Alors que GTC 2026 bat son plein, Nvidia fait un coup de com’ qui sent bon l’opportunisme bien calculé. Ce jeudi, Jensen Huang a réuni un aréopage de PDG et de CTO – Aravind Srinivas de Perplexity, Harrison Chase de LangChain, Mira Murati d’OpenAI, et Michael Truell (probablement un ponte de Nvidia) – pour un panel sur les agents IA ouverts. Le message est clair : l’open source, c’est plus qu’un modèle, c’est un écosystème d’agents qui agissent. Nvidia adore ça, comme le confirme Ben’s Bites dans un titre laconique mais parlant : « Nvidia loves OpenClaw ». Sûrement un jeu de mots entre « open » et « claw » pour « griffe », histoire de montrer qu’ils veulent s’accrocher au marché.
Tu te souviens du temps où Nvidia se contentait de vendre des GPU et laissait les autres se battre sur les modèles ? C’est fini. Maintenant, ils veulent être au cœur de la stack IA, des puces jusqu’aux applications. Le panel, rapporté par TechRepublic, fait un plaidoyer pour les agents ouverts – ces IA qui ne se contentent pas de générer du texte, mais qui exécutent des tâches, planifient, et interagissent avec le monde. L’idée, c’est que si les modèles sont ouverts (comme Llama ou Mistral), les agents le devraient aussi, pour éviter les verrouillages propriétaires style OpenAI ou Google.
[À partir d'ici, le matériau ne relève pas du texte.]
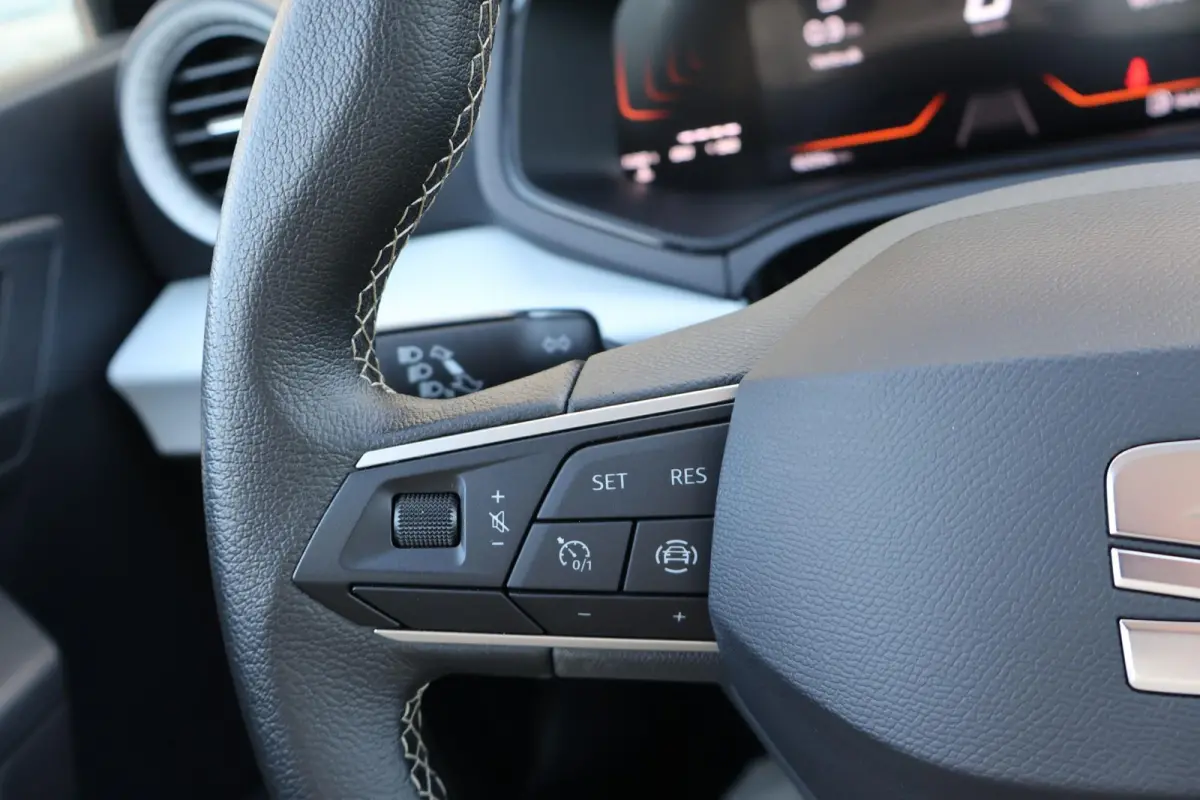 1.0 EcoTSI 95pk Style | Climate Control | Carplay | PDC | DAB radio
Mais soyons francs : Nvidia n’est pas soudainement devenu un apôtre de l’open source par altruisme. Ils voient le fric. Plus les agents IA se multiplient, plus ils ont besoin de puissance de calcul – et qui vend les GPU les plus performants ? Exactement. C’est du win-win : ils soutiennent l’open source pour fragmenter le marché et empêcher qu’un seul acteur (comme OpenAI avec ses agents fermés) ne contrôle tout, tout en s’assurant que tout ce beau monde tourne sur leurs machines. Stratégique, non ?
Le panel est intéressant par sa composition. Avoir Mira Murati d’OpenAI, une boîte plutôt fermée, à parler d’agents ouverts, c’est un peu comme inviter un carnivore à un congrès vegan. Ça sent la tentative de récupération ou, au mieux, un signal qu’OpenAI sent le vent tourner et veut garder une porte ouverte. Harrison Chase, lui, représente LangChain, un framework open source pour chaîner des agents – logique. Et Aravind Srinivas, avec Perplexity, montre que même les recherches en ligne peuvent bénéficier d’agents ouverts.
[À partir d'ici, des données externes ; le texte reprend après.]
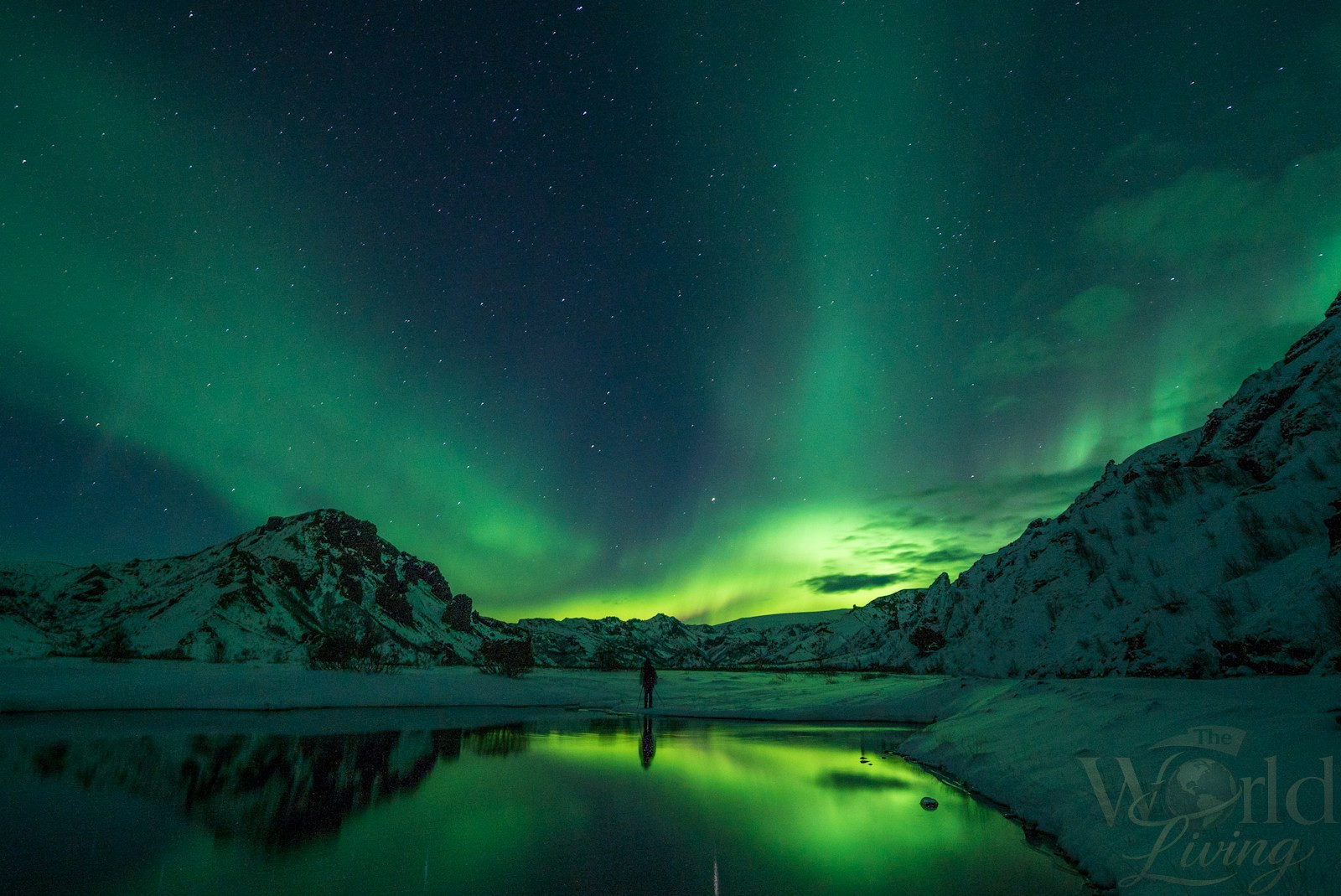 Travel Experiences That Feel Like a Dream 3 Travel Experiences. Experiencing the enchanting Northern Lights in Iceland.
TechRepublic résume ça en disant que le panel « a fait un plaidoyer convaincant » pour les agents ouverts. Mais est-ce vraiment une surprise ? Depuis que Meta a sorti Llama et a forcé tout le monde à jouer l’open-washing, c’est devenu la norme de prétendre aimer l’open source. Nvidia saute sur le wagon, avec en plus l’angle agents pour se démarquer. Reste à voir si ça va au-delà des belles paroles. Pour l’instant, c’est surtout du storytelling pour GTC – une conférence où Nvidia adore annoncer des révolutions qui, parfois, mettent des années à arriver.
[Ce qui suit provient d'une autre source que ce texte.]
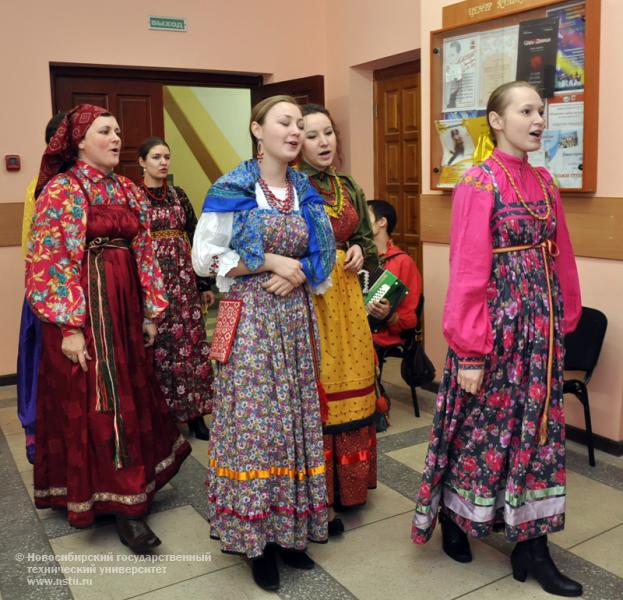 12.01.10     В НГТУ пройдут Зимние городские святки, фотография: В. Кравченко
Au final, Nvidia essaie de positionner les agents ouverts comme le prochain big thing, et ils ont les moyens de pousser cette vision. Mais n’oublie pas : derrière chaque discours sur l’open source, il y a une stratégie commerciale. Ici, c’est vendre plus de GPU et contrôler l’écosystème IA. Pas de quoi s’émerveiller, mais assez pour garder un œil sur comment ça évolue.